▶ Exercise requirements
#1 Decide whether each of the following statements agrees with the article on Google Authorship changes, answering yes or no and quoting the words from the article that settle it: (a) The announcement was made in a post on John Mueller's Google+ page. (b) Google research found that author images noticeably raised the click-through rate. (c) Google planned to remove author photos from search results where the author had enabled Google Authorship markup.
#2 Carry on writing the article on Google Authorship changes, starting right after its final sentence.

▶ Extracted text
This week Google announced rather abruptly that Google Authorship changes were afoot. John Mueller, Google Webmaster Trends Analyst made the announcement in a somewhat offhanded way in a post on his Google+ page. In the post he simply said that Google would be removing the author photos from search results in which the author had enabled Google Authorship markup.
He also noted that Google research had shown no appreciable change in
CTR (click through rate) with or without the images. Much has been written about the value of Google Authorship markup since it was introduced. In fact a whole new sect of marketing devotees have written books of material on the benefits of Google Authorship (with images) and how to use them to more effectively market things.
Of course the inevitable crowd of SEO “experts” that follow his channel immediately went into a frenzy over this news. Soon the web was filled with “the sky is falling” type blog posts predicting the end of the world as we know it (on Google search anyway).
Google Authorship Changes: Before
If you are not an SEO junkie you may not even know yet that this has happened. If you do not know what Google Authorship is you may not even care. But if this is true I would encourage you to at least finish this article so that you do know something about Google Authorship changes and what they mean to you as a website owner or business on the web.

▶ Data
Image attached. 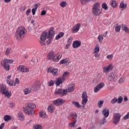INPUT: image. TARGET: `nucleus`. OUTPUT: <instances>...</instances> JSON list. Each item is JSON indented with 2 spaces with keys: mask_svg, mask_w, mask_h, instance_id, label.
Returning a JSON list of instances; mask_svg holds the SVG:
<instances>
[{
  "mask_svg": "<svg viewBox=\"0 0 129 129\" xmlns=\"http://www.w3.org/2000/svg\"><path fill=\"white\" fill-rule=\"evenodd\" d=\"M55 34V31H54V29L53 28H51L47 32H44L42 33L40 36L39 43H40L41 46H45V43L46 41V39H48L47 41L48 45H50L51 44V42H52V40L53 39V36Z\"/></svg>",
  "mask_w": 129,
  "mask_h": 129,
  "instance_id": "nucleus-1",
  "label": "nucleus"
},
{
  "mask_svg": "<svg viewBox=\"0 0 129 129\" xmlns=\"http://www.w3.org/2000/svg\"><path fill=\"white\" fill-rule=\"evenodd\" d=\"M27 33V30L24 26L19 27L16 31L15 35V38L17 41H21L25 38V35Z\"/></svg>",
  "mask_w": 129,
  "mask_h": 129,
  "instance_id": "nucleus-2",
  "label": "nucleus"
},
{
  "mask_svg": "<svg viewBox=\"0 0 129 129\" xmlns=\"http://www.w3.org/2000/svg\"><path fill=\"white\" fill-rule=\"evenodd\" d=\"M13 62L14 60L5 58L1 61V65L4 68L6 71H10L11 70V66L10 64H13Z\"/></svg>",
  "mask_w": 129,
  "mask_h": 129,
  "instance_id": "nucleus-3",
  "label": "nucleus"
},
{
  "mask_svg": "<svg viewBox=\"0 0 129 129\" xmlns=\"http://www.w3.org/2000/svg\"><path fill=\"white\" fill-rule=\"evenodd\" d=\"M92 14L94 16L97 17L102 14V9L100 7V4L99 3H95L92 7Z\"/></svg>",
  "mask_w": 129,
  "mask_h": 129,
  "instance_id": "nucleus-4",
  "label": "nucleus"
},
{
  "mask_svg": "<svg viewBox=\"0 0 129 129\" xmlns=\"http://www.w3.org/2000/svg\"><path fill=\"white\" fill-rule=\"evenodd\" d=\"M69 75V72H65L63 75L62 77H59L57 78L55 80V84L56 86H59L60 84H62L65 80H66V77H67Z\"/></svg>",
  "mask_w": 129,
  "mask_h": 129,
  "instance_id": "nucleus-5",
  "label": "nucleus"
},
{
  "mask_svg": "<svg viewBox=\"0 0 129 129\" xmlns=\"http://www.w3.org/2000/svg\"><path fill=\"white\" fill-rule=\"evenodd\" d=\"M54 94L55 95H59L60 96H65L67 95V91L65 89H56L54 91Z\"/></svg>",
  "mask_w": 129,
  "mask_h": 129,
  "instance_id": "nucleus-6",
  "label": "nucleus"
},
{
  "mask_svg": "<svg viewBox=\"0 0 129 129\" xmlns=\"http://www.w3.org/2000/svg\"><path fill=\"white\" fill-rule=\"evenodd\" d=\"M120 117H121L120 114L118 113H114L112 119L113 123L114 124H117L118 122H119V121L120 120Z\"/></svg>",
  "mask_w": 129,
  "mask_h": 129,
  "instance_id": "nucleus-7",
  "label": "nucleus"
},
{
  "mask_svg": "<svg viewBox=\"0 0 129 129\" xmlns=\"http://www.w3.org/2000/svg\"><path fill=\"white\" fill-rule=\"evenodd\" d=\"M88 102V96L87 93L86 91L83 92L82 94V105H85L86 103Z\"/></svg>",
  "mask_w": 129,
  "mask_h": 129,
  "instance_id": "nucleus-8",
  "label": "nucleus"
},
{
  "mask_svg": "<svg viewBox=\"0 0 129 129\" xmlns=\"http://www.w3.org/2000/svg\"><path fill=\"white\" fill-rule=\"evenodd\" d=\"M105 86V84L103 82H101L99 83L94 88V92L95 93H97L99 92L101 89H102Z\"/></svg>",
  "mask_w": 129,
  "mask_h": 129,
  "instance_id": "nucleus-9",
  "label": "nucleus"
},
{
  "mask_svg": "<svg viewBox=\"0 0 129 129\" xmlns=\"http://www.w3.org/2000/svg\"><path fill=\"white\" fill-rule=\"evenodd\" d=\"M81 27V23H77V24L75 25L71 30L72 34H76V33H78V32H79V30H80Z\"/></svg>",
  "mask_w": 129,
  "mask_h": 129,
  "instance_id": "nucleus-10",
  "label": "nucleus"
},
{
  "mask_svg": "<svg viewBox=\"0 0 129 129\" xmlns=\"http://www.w3.org/2000/svg\"><path fill=\"white\" fill-rule=\"evenodd\" d=\"M17 70L19 71V72H22V73H28V72H29L30 71L29 68L23 65H20L19 67H18Z\"/></svg>",
  "mask_w": 129,
  "mask_h": 129,
  "instance_id": "nucleus-11",
  "label": "nucleus"
},
{
  "mask_svg": "<svg viewBox=\"0 0 129 129\" xmlns=\"http://www.w3.org/2000/svg\"><path fill=\"white\" fill-rule=\"evenodd\" d=\"M62 58V53L58 52L56 54H54L52 59L53 62L55 63L59 62V60Z\"/></svg>",
  "mask_w": 129,
  "mask_h": 129,
  "instance_id": "nucleus-12",
  "label": "nucleus"
},
{
  "mask_svg": "<svg viewBox=\"0 0 129 129\" xmlns=\"http://www.w3.org/2000/svg\"><path fill=\"white\" fill-rule=\"evenodd\" d=\"M24 112L26 114H28L29 115H33L35 114V111L33 109H30L28 107L23 108Z\"/></svg>",
  "mask_w": 129,
  "mask_h": 129,
  "instance_id": "nucleus-13",
  "label": "nucleus"
},
{
  "mask_svg": "<svg viewBox=\"0 0 129 129\" xmlns=\"http://www.w3.org/2000/svg\"><path fill=\"white\" fill-rule=\"evenodd\" d=\"M41 88V83L39 81H36L32 86V89L33 91H36Z\"/></svg>",
  "mask_w": 129,
  "mask_h": 129,
  "instance_id": "nucleus-14",
  "label": "nucleus"
},
{
  "mask_svg": "<svg viewBox=\"0 0 129 129\" xmlns=\"http://www.w3.org/2000/svg\"><path fill=\"white\" fill-rule=\"evenodd\" d=\"M113 69V64H110L108 66H106L103 67V72L104 73H108V72H110V71H111V70H112Z\"/></svg>",
  "mask_w": 129,
  "mask_h": 129,
  "instance_id": "nucleus-15",
  "label": "nucleus"
},
{
  "mask_svg": "<svg viewBox=\"0 0 129 129\" xmlns=\"http://www.w3.org/2000/svg\"><path fill=\"white\" fill-rule=\"evenodd\" d=\"M47 72H48V73H51L54 76H57L58 74V69L53 68H48L47 69Z\"/></svg>",
  "mask_w": 129,
  "mask_h": 129,
  "instance_id": "nucleus-16",
  "label": "nucleus"
},
{
  "mask_svg": "<svg viewBox=\"0 0 129 129\" xmlns=\"http://www.w3.org/2000/svg\"><path fill=\"white\" fill-rule=\"evenodd\" d=\"M117 76L113 73H110L108 76V80L109 81H116Z\"/></svg>",
  "mask_w": 129,
  "mask_h": 129,
  "instance_id": "nucleus-17",
  "label": "nucleus"
},
{
  "mask_svg": "<svg viewBox=\"0 0 129 129\" xmlns=\"http://www.w3.org/2000/svg\"><path fill=\"white\" fill-rule=\"evenodd\" d=\"M53 103L54 105H62V104H64V103H65V100L59 98L53 101Z\"/></svg>",
  "mask_w": 129,
  "mask_h": 129,
  "instance_id": "nucleus-18",
  "label": "nucleus"
},
{
  "mask_svg": "<svg viewBox=\"0 0 129 129\" xmlns=\"http://www.w3.org/2000/svg\"><path fill=\"white\" fill-rule=\"evenodd\" d=\"M75 89V86L73 84L69 85L68 88L67 89H65L67 91V95L68 92H73Z\"/></svg>",
  "mask_w": 129,
  "mask_h": 129,
  "instance_id": "nucleus-19",
  "label": "nucleus"
},
{
  "mask_svg": "<svg viewBox=\"0 0 129 129\" xmlns=\"http://www.w3.org/2000/svg\"><path fill=\"white\" fill-rule=\"evenodd\" d=\"M102 113L105 118L108 117V116L109 115V109L107 108L103 109Z\"/></svg>",
  "mask_w": 129,
  "mask_h": 129,
  "instance_id": "nucleus-20",
  "label": "nucleus"
},
{
  "mask_svg": "<svg viewBox=\"0 0 129 129\" xmlns=\"http://www.w3.org/2000/svg\"><path fill=\"white\" fill-rule=\"evenodd\" d=\"M81 46V42L78 40L75 41L73 43V47L74 49H77V48H79Z\"/></svg>",
  "mask_w": 129,
  "mask_h": 129,
  "instance_id": "nucleus-21",
  "label": "nucleus"
},
{
  "mask_svg": "<svg viewBox=\"0 0 129 129\" xmlns=\"http://www.w3.org/2000/svg\"><path fill=\"white\" fill-rule=\"evenodd\" d=\"M7 90V86L6 85L4 84H0V92H1L2 94Z\"/></svg>",
  "mask_w": 129,
  "mask_h": 129,
  "instance_id": "nucleus-22",
  "label": "nucleus"
},
{
  "mask_svg": "<svg viewBox=\"0 0 129 129\" xmlns=\"http://www.w3.org/2000/svg\"><path fill=\"white\" fill-rule=\"evenodd\" d=\"M26 107L30 109H35L36 108V105L33 103H29L26 104Z\"/></svg>",
  "mask_w": 129,
  "mask_h": 129,
  "instance_id": "nucleus-23",
  "label": "nucleus"
},
{
  "mask_svg": "<svg viewBox=\"0 0 129 129\" xmlns=\"http://www.w3.org/2000/svg\"><path fill=\"white\" fill-rule=\"evenodd\" d=\"M55 54V52L54 51H50L48 54H47V59L48 60H52L53 61V58H54V55Z\"/></svg>",
  "mask_w": 129,
  "mask_h": 129,
  "instance_id": "nucleus-24",
  "label": "nucleus"
},
{
  "mask_svg": "<svg viewBox=\"0 0 129 129\" xmlns=\"http://www.w3.org/2000/svg\"><path fill=\"white\" fill-rule=\"evenodd\" d=\"M99 51H100L99 45H96L93 49V54H98V53H99Z\"/></svg>",
  "mask_w": 129,
  "mask_h": 129,
  "instance_id": "nucleus-25",
  "label": "nucleus"
},
{
  "mask_svg": "<svg viewBox=\"0 0 129 129\" xmlns=\"http://www.w3.org/2000/svg\"><path fill=\"white\" fill-rule=\"evenodd\" d=\"M2 94H4L7 98H10L12 96V92L8 91V90L2 93Z\"/></svg>",
  "mask_w": 129,
  "mask_h": 129,
  "instance_id": "nucleus-26",
  "label": "nucleus"
},
{
  "mask_svg": "<svg viewBox=\"0 0 129 129\" xmlns=\"http://www.w3.org/2000/svg\"><path fill=\"white\" fill-rule=\"evenodd\" d=\"M6 82L9 86H16V84L15 83V82H14V80H7Z\"/></svg>",
  "mask_w": 129,
  "mask_h": 129,
  "instance_id": "nucleus-27",
  "label": "nucleus"
},
{
  "mask_svg": "<svg viewBox=\"0 0 129 129\" xmlns=\"http://www.w3.org/2000/svg\"><path fill=\"white\" fill-rule=\"evenodd\" d=\"M47 110L48 112L52 113L55 110V106H53V105H49L47 107Z\"/></svg>",
  "mask_w": 129,
  "mask_h": 129,
  "instance_id": "nucleus-28",
  "label": "nucleus"
},
{
  "mask_svg": "<svg viewBox=\"0 0 129 129\" xmlns=\"http://www.w3.org/2000/svg\"><path fill=\"white\" fill-rule=\"evenodd\" d=\"M69 60H70L69 58L67 57L64 59L61 60L59 61V64H60V65H62V64H67V63H68V62H69Z\"/></svg>",
  "mask_w": 129,
  "mask_h": 129,
  "instance_id": "nucleus-29",
  "label": "nucleus"
},
{
  "mask_svg": "<svg viewBox=\"0 0 129 129\" xmlns=\"http://www.w3.org/2000/svg\"><path fill=\"white\" fill-rule=\"evenodd\" d=\"M127 6L126 4H124L123 2H121L119 4V9H121L122 11H123L126 9Z\"/></svg>",
  "mask_w": 129,
  "mask_h": 129,
  "instance_id": "nucleus-30",
  "label": "nucleus"
},
{
  "mask_svg": "<svg viewBox=\"0 0 129 129\" xmlns=\"http://www.w3.org/2000/svg\"><path fill=\"white\" fill-rule=\"evenodd\" d=\"M121 28H122V30H123V31H124V32H125V33H128L129 34V29H128V28H127L126 25H125L124 24H122Z\"/></svg>",
  "mask_w": 129,
  "mask_h": 129,
  "instance_id": "nucleus-31",
  "label": "nucleus"
},
{
  "mask_svg": "<svg viewBox=\"0 0 129 129\" xmlns=\"http://www.w3.org/2000/svg\"><path fill=\"white\" fill-rule=\"evenodd\" d=\"M18 117H19L20 120H21V121L25 119V116H24V114H23L22 112L18 113Z\"/></svg>",
  "mask_w": 129,
  "mask_h": 129,
  "instance_id": "nucleus-32",
  "label": "nucleus"
},
{
  "mask_svg": "<svg viewBox=\"0 0 129 129\" xmlns=\"http://www.w3.org/2000/svg\"><path fill=\"white\" fill-rule=\"evenodd\" d=\"M4 119L5 121H9V120H12L13 119V117L8 115H6L4 116Z\"/></svg>",
  "mask_w": 129,
  "mask_h": 129,
  "instance_id": "nucleus-33",
  "label": "nucleus"
},
{
  "mask_svg": "<svg viewBox=\"0 0 129 129\" xmlns=\"http://www.w3.org/2000/svg\"><path fill=\"white\" fill-rule=\"evenodd\" d=\"M12 52V48L11 47H8L6 48V50H5V55L6 56H9Z\"/></svg>",
  "mask_w": 129,
  "mask_h": 129,
  "instance_id": "nucleus-34",
  "label": "nucleus"
},
{
  "mask_svg": "<svg viewBox=\"0 0 129 129\" xmlns=\"http://www.w3.org/2000/svg\"><path fill=\"white\" fill-rule=\"evenodd\" d=\"M31 91H32V89L26 88V89L23 90V92L25 95L30 94V93H31Z\"/></svg>",
  "mask_w": 129,
  "mask_h": 129,
  "instance_id": "nucleus-35",
  "label": "nucleus"
},
{
  "mask_svg": "<svg viewBox=\"0 0 129 129\" xmlns=\"http://www.w3.org/2000/svg\"><path fill=\"white\" fill-rule=\"evenodd\" d=\"M64 36V33L60 32L55 37V40H59V39H61L62 37Z\"/></svg>",
  "mask_w": 129,
  "mask_h": 129,
  "instance_id": "nucleus-36",
  "label": "nucleus"
},
{
  "mask_svg": "<svg viewBox=\"0 0 129 129\" xmlns=\"http://www.w3.org/2000/svg\"><path fill=\"white\" fill-rule=\"evenodd\" d=\"M110 6L112 7V8H116V2H115V0L110 1Z\"/></svg>",
  "mask_w": 129,
  "mask_h": 129,
  "instance_id": "nucleus-37",
  "label": "nucleus"
},
{
  "mask_svg": "<svg viewBox=\"0 0 129 129\" xmlns=\"http://www.w3.org/2000/svg\"><path fill=\"white\" fill-rule=\"evenodd\" d=\"M39 116H40V117H42V118H46V117H47V115H46V113L44 112H40L39 113Z\"/></svg>",
  "mask_w": 129,
  "mask_h": 129,
  "instance_id": "nucleus-38",
  "label": "nucleus"
},
{
  "mask_svg": "<svg viewBox=\"0 0 129 129\" xmlns=\"http://www.w3.org/2000/svg\"><path fill=\"white\" fill-rule=\"evenodd\" d=\"M33 128L34 129H42L43 128V127L41 124H36L33 125Z\"/></svg>",
  "mask_w": 129,
  "mask_h": 129,
  "instance_id": "nucleus-39",
  "label": "nucleus"
},
{
  "mask_svg": "<svg viewBox=\"0 0 129 129\" xmlns=\"http://www.w3.org/2000/svg\"><path fill=\"white\" fill-rule=\"evenodd\" d=\"M120 28H121V26L119 25L116 24V27H115V31L117 33H118L120 32Z\"/></svg>",
  "mask_w": 129,
  "mask_h": 129,
  "instance_id": "nucleus-40",
  "label": "nucleus"
},
{
  "mask_svg": "<svg viewBox=\"0 0 129 129\" xmlns=\"http://www.w3.org/2000/svg\"><path fill=\"white\" fill-rule=\"evenodd\" d=\"M37 9H38V4H36L35 5V8L32 9V13L33 16L36 15V11H37Z\"/></svg>",
  "mask_w": 129,
  "mask_h": 129,
  "instance_id": "nucleus-41",
  "label": "nucleus"
},
{
  "mask_svg": "<svg viewBox=\"0 0 129 129\" xmlns=\"http://www.w3.org/2000/svg\"><path fill=\"white\" fill-rule=\"evenodd\" d=\"M72 104H74L76 107H77V108H80V107H81V105H80L78 102L73 101Z\"/></svg>",
  "mask_w": 129,
  "mask_h": 129,
  "instance_id": "nucleus-42",
  "label": "nucleus"
},
{
  "mask_svg": "<svg viewBox=\"0 0 129 129\" xmlns=\"http://www.w3.org/2000/svg\"><path fill=\"white\" fill-rule=\"evenodd\" d=\"M59 6L61 8H65L67 6V3L65 1H62L60 3Z\"/></svg>",
  "mask_w": 129,
  "mask_h": 129,
  "instance_id": "nucleus-43",
  "label": "nucleus"
},
{
  "mask_svg": "<svg viewBox=\"0 0 129 129\" xmlns=\"http://www.w3.org/2000/svg\"><path fill=\"white\" fill-rule=\"evenodd\" d=\"M106 119L105 118H103L99 122V125H103V124H105V122H106V121H105Z\"/></svg>",
  "mask_w": 129,
  "mask_h": 129,
  "instance_id": "nucleus-44",
  "label": "nucleus"
},
{
  "mask_svg": "<svg viewBox=\"0 0 129 129\" xmlns=\"http://www.w3.org/2000/svg\"><path fill=\"white\" fill-rule=\"evenodd\" d=\"M102 9L105 10V11H107V10H108V7H107V5H106V4H105V3L102 4Z\"/></svg>",
  "mask_w": 129,
  "mask_h": 129,
  "instance_id": "nucleus-45",
  "label": "nucleus"
},
{
  "mask_svg": "<svg viewBox=\"0 0 129 129\" xmlns=\"http://www.w3.org/2000/svg\"><path fill=\"white\" fill-rule=\"evenodd\" d=\"M97 39L100 43H102V40H103V36H102V35L100 34L98 36Z\"/></svg>",
  "mask_w": 129,
  "mask_h": 129,
  "instance_id": "nucleus-46",
  "label": "nucleus"
},
{
  "mask_svg": "<svg viewBox=\"0 0 129 129\" xmlns=\"http://www.w3.org/2000/svg\"><path fill=\"white\" fill-rule=\"evenodd\" d=\"M71 117L75 120H76V118H77V114L76 113H74L71 115Z\"/></svg>",
  "mask_w": 129,
  "mask_h": 129,
  "instance_id": "nucleus-47",
  "label": "nucleus"
},
{
  "mask_svg": "<svg viewBox=\"0 0 129 129\" xmlns=\"http://www.w3.org/2000/svg\"><path fill=\"white\" fill-rule=\"evenodd\" d=\"M103 102H104L103 101H99L98 102L97 105H98L99 108H101V107L102 106V105L103 104Z\"/></svg>",
  "mask_w": 129,
  "mask_h": 129,
  "instance_id": "nucleus-48",
  "label": "nucleus"
},
{
  "mask_svg": "<svg viewBox=\"0 0 129 129\" xmlns=\"http://www.w3.org/2000/svg\"><path fill=\"white\" fill-rule=\"evenodd\" d=\"M77 122V120H75L74 121L70 123V125L72 126V127H75V124Z\"/></svg>",
  "mask_w": 129,
  "mask_h": 129,
  "instance_id": "nucleus-49",
  "label": "nucleus"
},
{
  "mask_svg": "<svg viewBox=\"0 0 129 129\" xmlns=\"http://www.w3.org/2000/svg\"><path fill=\"white\" fill-rule=\"evenodd\" d=\"M106 58L108 60H112V58H113V54L108 55H107Z\"/></svg>",
  "mask_w": 129,
  "mask_h": 129,
  "instance_id": "nucleus-50",
  "label": "nucleus"
},
{
  "mask_svg": "<svg viewBox=\"0 0 129 129\" xmlns=\"http://www.w3.org/2000/svg\"><path fill=\"white\" fill-rule=\"evenodd\" d=\"M116 102H117V98H114L111 101V103H112V104H114V103H116Z\"/></svg>",
  "mask_w": 129,
  "mask_h": 129,
  "instance_id": "nucleus-51",
  "label": "nucleus"
},
{
  "mask_svg": "<svg viewBox=\"0 0 129 129\" xmlns=\"http://www.w3.org/2000/svg\"><path fill=\"white\" fill-rule=\"evenodd\" d=\"M129 118V112L123 117V119L126 120V119H128Z\"/></svg>",
  "mask_w": 129,
  "mask_h": 129,
  "instance_id": "nucleus-52",
  "label": "nucleus"
},
{
  "mask_svg": "<svg viewBox=\"0 0 129 129\" xmlns=\"http://www.w3.org/2000/svg\"><path fill=\"white\" fill-rule=\"evenodd\" d=\"M122 99H123L122 97L121 96L119 97L117 99L118 103H121V102H122Z\"/></svg>",
  "mask_w": 129,
  "mask_h": 129,
  "instance_id": "nucleus-53",
  "label": "nucleus"
},
{
  "mask_svg": "<svg viewBox=\"0 0 129 129\" xmlns=\"http://www.w3.org/2000/svg\"><path fill=\"white\" fill-rule=\"evenodd\" d=\"M80 2L82 5H85V4H86V3L90 2V0H80Z\"/></svg>",
  "mask_w": 129,
  "mask_h": 129,
  "instance_id": "nucleus-54",
  "label": "nucleus"
},
{
  "mask_svg": "<svg viewBox=\"0 0 129 129\" xmlns=\"http://www.w3.org/2000/svg\"><path fill=\"white\" fill-rule=\"evenodd\" d=\"M30 14H31V9H28L26 12V16H30Z\"/></svg>",
  "mask_w": 129,
  "mask_h": 129,
  "instance_id": "nucleus-55",
  "label": "nucleus"
},
{
  "mask_svg": "<svg viewBox=\"0 0 129 129\" xmlns=\"http://www.w3.org/2000/svg\"><path fill=\"white\" fill-rule=\"evenodd\" d=\"M54 83H55V82L53 81H50L48 82V86H52V85H54Z\"/></svg>",
  "mask_w": 129,
  "mask_h": 129,
  "instance_id": "nucleus-56",
  "label": "nucleus"
},
{
  "mask_svg": "<svg viewBox=\"0 0 129 129\" xmlns=\"http://www.w3.org/2000/svg\"><path fill=\"white\" fill-rule=\"evenodd\" d=\"M124 78H121L119 80V83H123V82H124Z\"/></svg>",
  "mask_w": 129,
  "mask_h": 129,
  "instance_id": "nucleus-57",
  "label": "nucleus"
},
{
  "mask_svg": "<svg viewBox=\"0 0 129 129\" xmlns=\"http://www.w3.org/2000/svg\"><path fill=\"white\" fill-rule=\"evenodd\" d=\"M72 37L69 38L68 39V43L71 44V43H72Z\"/></svg>",
  "mask_w": 129,
  "mask_h": 129,
  "instance_id": "nucleus-58",
  "label": "nucleus"
},
{
  "mask_svg": "<svg viewBox=\"0 0 129 129\" xmlns=\"http://www.w3.org/2000/svg\"><path fill=\"white\" fill-rule=\"evenodd\" d=\"M14 83L15 84V86H16V84H20V80H19L18 78L16 79L15 82H14Z\"/></svg>",
  "mask_w": 129,
  "mask_h": 129,
  "instance_id": "nucleus-59",
  "label": "nucleus"
},
{
  "mask_svg": "<svg viewBox=\"0 0 129 129\" xmlns=\"http://www.w3.org/2000/svg\"><path fill=\"white\" fill-rule=\"evenodd\" d=\"M46 13H47V12H46V11L43 10V11H42L41 12V16H45V15H46Z\"/></svg>",
  "mask_w": 129,
  "mask_h": 129,
  "instance_id": "nucleus-60",
  "label": "nucleus"
},
{
  "mask_svg": "<svg viewBox=\"0 0 129 129\" xmlns=\"http://www.w3.org/2000/svg\"><path fill=\"white\" fill-rule=\"evenodd\" d=\"M94 57H95V58H99V57H100V54L98 53H94Z\"/></svg>",
  "mask_w": 129,
  "mask_h": 129,
  "instance_id": "nucleus-61",
  "label": "nucleus"
},
{
  "mask_svg": "<svg viewBox=\"0 0 129 129\" xmlns=\"http://www.w3.org/2000/svg\"><path fill=\"white\" fill-rule=\"evenodd\" d=\"M107 33H108L107 31H106L105 33H104L103 34V35H102V36L103 37H104L105 38H106V37H107Z\"/></svg>",
  "mask_w": 129,
  "mask_h": 129,
  "instance_id": "nucleus-62",
  "label": "nucleus"
},
{
  "mask_svg": "<svg viewBox=\"0 0 129 129\" xmlns=\"http://www.w3.org/2000/svg\"><path fill=\"white\" fill-rule=\"evenodd\" d=\"M4 127H5V123H2L0 125V129H3Z\"/></svg>",
  "mask_w": 129,
  "mask_h": 129,
  "instance_id": "nucleus-63",
  "label": "nucleus"
},
{
  "mask_svg": "<svg viewBox=\"0 0 129 129\" xmlns=\"http://www.w3.org/2000/svg\"><path fill=\"white\" fill-rule=\"evenodd\" d=\"M15 106V104L13 103H11L10 104V107H11V108H13V107Z\"/></svg>",
  "mask_w": 129,
  "mask_h": 129,
  "instance_id": "nucleus-64",
  "label": "nucleus"
}]
</instances>
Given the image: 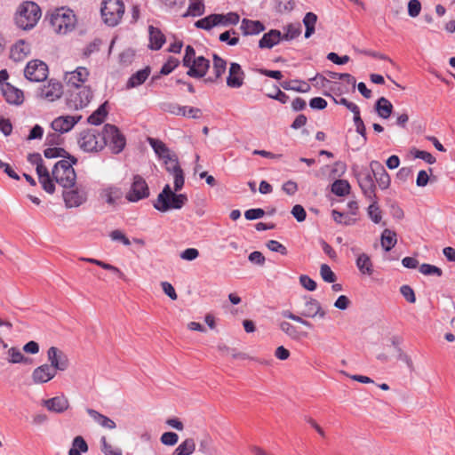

▶ Answers given
#1
(a) Yes: "made the announcement in a somewhat offhanded way in a post on his Google+ page"
(b) No: "Google research had shown no appreciable change in CTR (click through rate) with or without the images"
(c) Yes: "Google would be removing the author photos from search results in which the author had enabled Google Authorship markup"

#2
In this image you see Google search results as they looked before the Google Authorship changes. Author images appeared along with the search results and all was well. The big theory was that prospective readers were more likely to click on search results that contained an image.
Personally I found this to be true if I had already read material by the author and found it useful. Of course the opposite was true as well. Sometimes I would see an intriguing article title and be almost ready to click on it and then recognize the photo as an author who I was not interested in reading so I would move on to another link. I don’t think that anyone in the marketing world really ever focused on that negative side of authorship. But why would they, Authorship was all the rage and nobody wanted to be negative about it. After all, negativity doesn’t sell books/articles/webinars.
Google’s stated purpose behind introducing Authorship was to enable the search engine to identify all the content by the same writer and thereby improve the search engine’s ability to classify writers on the value the audience found in their writings. Authorship itself is still alive and well and this original purpose of Google Authorship will apparently continue (just without visuals).
Google Authorship Changes: After
It was only two days until all the images were gone and the Google search results page was a desolate place again. If you are not logged into Google on your browser and you do a search on something that might normally turn up results with numerous author images you will see the aftermath.
I did the search in the image to the left on my own name coupled with my company name. Usually that would have turned up several results with my picture attached. I was logged out of Google when I did the search and, as you see, my photo did not show up at all. Not even on the link to my Google+ profile.
This is what was to be expected judging from the image shown on this Google page explaining Authorship and how to set it up. My Authorship is still working just fine. The only thing missing is my photo. For me it s not a big deal because I always focused on other benefits of Authorship.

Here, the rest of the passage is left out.